§ Requirement A
From the GBIF glossary, list each term that comes with an abbreviation, along with that abbreviation.
§ Requirement B
Please resume the GBIF glossary after its last entry, adding further terms in the same format.

Selected extract below:

Please remember that all interactions within this process must adhere to the GBIF Code of Conduct, which aims to encourage a "safe, hospitable, and productive environment" that is "professional, respectful and harassment-free for all participating."
Glossary
- absence
-
the lack of detection of organisms explicitly stated as belonging to a target taxonomic scope.
- abundance
-
the number of individuals of the same taxonomic designation in a specific area at a specific time.
- biological or biodiversity survey
-
a systematic effort to collect information about the biological organisms of a specific area at a given time.
- bycatch
-
organisms detected during a survey that were not explicitly targeted in the survey scope.
- child Event
-
a child Event is any dwc:Event that is contained entirely within a single parent Event.
- compilation
-
summary inventory resulting from the combination of information from multiple existing sources (as described by Guralnick et al. 2018), which may be compiled from other data sources and literature searches. Compilations are aggregations of multiple studies, and may combine surveys employing different protocols, processes, and observers, often with variable reporting of the methods employed.
- completeness
-
an indication of the thoroughness of a survey relative to the stated scope.
- controlled vocabulary
-
a list of accepted values that can be used for a term.
- Darwin Core standard - DwC
-
a standard for sharing and publishing biodiversity data, originating from the Biodiversity Information Standards (TDWG) community. In principle, a set of terms used for describing different components of biodiversity observations, such as sampling events, occurrences and taxa. Current Darwin Core terms are described in the Darwin Core Quick Reference Guide.
- Darwin Core Archive - DwC-A
-
compressed (ZIP) file format for exchange of biodiversity data compiled in accordance with the Darwin Core (DwC) standard. Essentially a self-contained set of interconnected CSV files and an XML document describing included files and data columns, and their mutual relationships.
- data mapping
-
the process of matching fields from one database to another.
- degree of establishment
-
the degree to which an organism survives, reproduces, and expands its range at the given place and time (see dwc:degreeOfEstablishment).
- Digital object identifier - DOI
-
long-lasting reference used to uniquely identify (and locate) digital information objects, such as a biodiversity data set or a scientific publication.
- ecological monitoring
-
the collection of information about the state of a system in the natural world through repeated surveys.
- event
-
an action that occurs at some location during some time (see dwc:Event).
- FAIR data
-
data that meet the FAIR principles of *F*indability, *A*ccessibility, *I*nteroperability, and *R*eusability. Refer to https://www.go-fair.org/fair-principles/.

End of Selected extract.
Information provided below:

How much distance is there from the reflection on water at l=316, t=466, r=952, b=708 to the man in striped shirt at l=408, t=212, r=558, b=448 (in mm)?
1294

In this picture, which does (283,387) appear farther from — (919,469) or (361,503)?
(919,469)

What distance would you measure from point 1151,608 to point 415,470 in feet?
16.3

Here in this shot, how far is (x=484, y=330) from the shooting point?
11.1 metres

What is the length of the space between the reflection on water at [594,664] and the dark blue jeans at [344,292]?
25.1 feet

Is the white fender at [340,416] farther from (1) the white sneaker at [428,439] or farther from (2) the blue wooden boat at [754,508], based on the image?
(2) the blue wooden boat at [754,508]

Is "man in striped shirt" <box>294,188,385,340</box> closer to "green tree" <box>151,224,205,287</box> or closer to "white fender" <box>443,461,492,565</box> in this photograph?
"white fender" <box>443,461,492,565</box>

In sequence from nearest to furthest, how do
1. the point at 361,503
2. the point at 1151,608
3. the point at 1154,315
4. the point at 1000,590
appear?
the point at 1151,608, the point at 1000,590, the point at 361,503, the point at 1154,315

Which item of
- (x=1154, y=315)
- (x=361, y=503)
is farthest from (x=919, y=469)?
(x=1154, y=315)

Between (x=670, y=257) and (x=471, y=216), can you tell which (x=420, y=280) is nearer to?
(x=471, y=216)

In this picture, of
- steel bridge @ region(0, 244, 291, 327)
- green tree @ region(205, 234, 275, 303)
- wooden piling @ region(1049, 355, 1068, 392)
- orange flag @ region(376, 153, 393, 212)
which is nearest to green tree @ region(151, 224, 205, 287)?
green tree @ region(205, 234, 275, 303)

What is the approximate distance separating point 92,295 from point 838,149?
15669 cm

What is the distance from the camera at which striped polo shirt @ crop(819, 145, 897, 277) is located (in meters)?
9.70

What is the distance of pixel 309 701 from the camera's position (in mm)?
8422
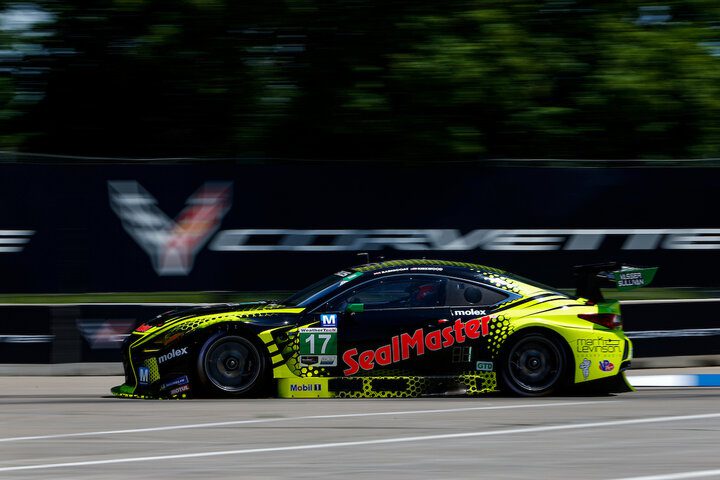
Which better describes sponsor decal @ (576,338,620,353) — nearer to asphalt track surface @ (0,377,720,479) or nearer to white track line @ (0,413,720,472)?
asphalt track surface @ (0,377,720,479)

End of Information provided.

§ Exercise response A
Darwin Core standard: DwC
Darwin Core Archive: DwC-A
Digital object identifier: DOI

§ Exercise response B
- growth form
-
the specific shape, structure, and/or pattern of construction of an organism or group of organisms.
- Humboldt extension for ecological inventories
-
a vocabulary extension to the Darwin Core Event class aimed at capturing detailed data on sampling context (e.g., survey protocols, scopes, and effort) in a structured manner. See Humboldt Extension for Ecological Inventories.
- Internationalized resource identifier (IRI)
-
an internet protocol standard that facilitates the identification of online resources. It builds on the Uniform Resource Identifier (URI) protocol by expanding the set of permitted characters beyond ASCII. See more at https://www.w3.org/International/O-URL-and-ident.html.
- life stage
-
refers to a distint phase in an organism’s life cycle. This may represent a spcific developmental, growth, and/or reproductive changes in an organism’s life.
- material sample
-
an entity ‘… that represents an entity of interest in whole or in part’ (dwc:MaterialSample). Essentially all material samples are physical specimens collected during a survey Event.
- nested dataset
-
a complex survey dataset consisting of multiple related Event levels represented explicitly in a hierarchical (i.e. nested) structure by creating higher-level parent Events.
- non-nested dataset
-
a simple survey dataset consisting of a single sampling Event level.
- occurrence
-
an existence of an Organism (sensu dwc:Organism) at a specific place at a specific time.
- open data
-
data that can be freely used, re-used, and redistributed by anyone.
- paired terms
-
mutually interdependent sets of terms that must be populated together for complete information to be present, for example with eco:eventDurationValue and eco:eventDurationUnit.
- parent Event
-
any dwc:Event whose dwc:eventID is a dwc:parentEventID for at least one other dwc:Event.
- sampling effort
-
aspects of observer behaviour that can vary from one sampling event to another, and which influence the probability that an organism will be detected given that the organism is present.
- sampling Event data
-
structured information that describes the broader context surrounding the detection (or non-detection) of an organism in a specific time and place, including documentation of sampling protocol and sampling effort (see definitions for these terms in this Glossary. Sampling Event data encompasses species occurrences, material samples (such as whole or partial specimens), genetic sequences, multimedia, etc. Sampling Event data are typically quantitative and follow documented protocols resulting from sampling Events such as biological inventories, systematic monitoring surveys, and collecting expeditions, as well as structured citizen science efforts. These data can range in complexity from very simple—a single event with a single occurrence or no occurrences—to hierarchically complex, with multiple layers of parent-ehild Events and any combination of accompanying data types (occurrences, material samples, etc.).
- sampling Event hierarchy
-
the description of a survey’s sampling design as a series of Events using Darwin Core terms.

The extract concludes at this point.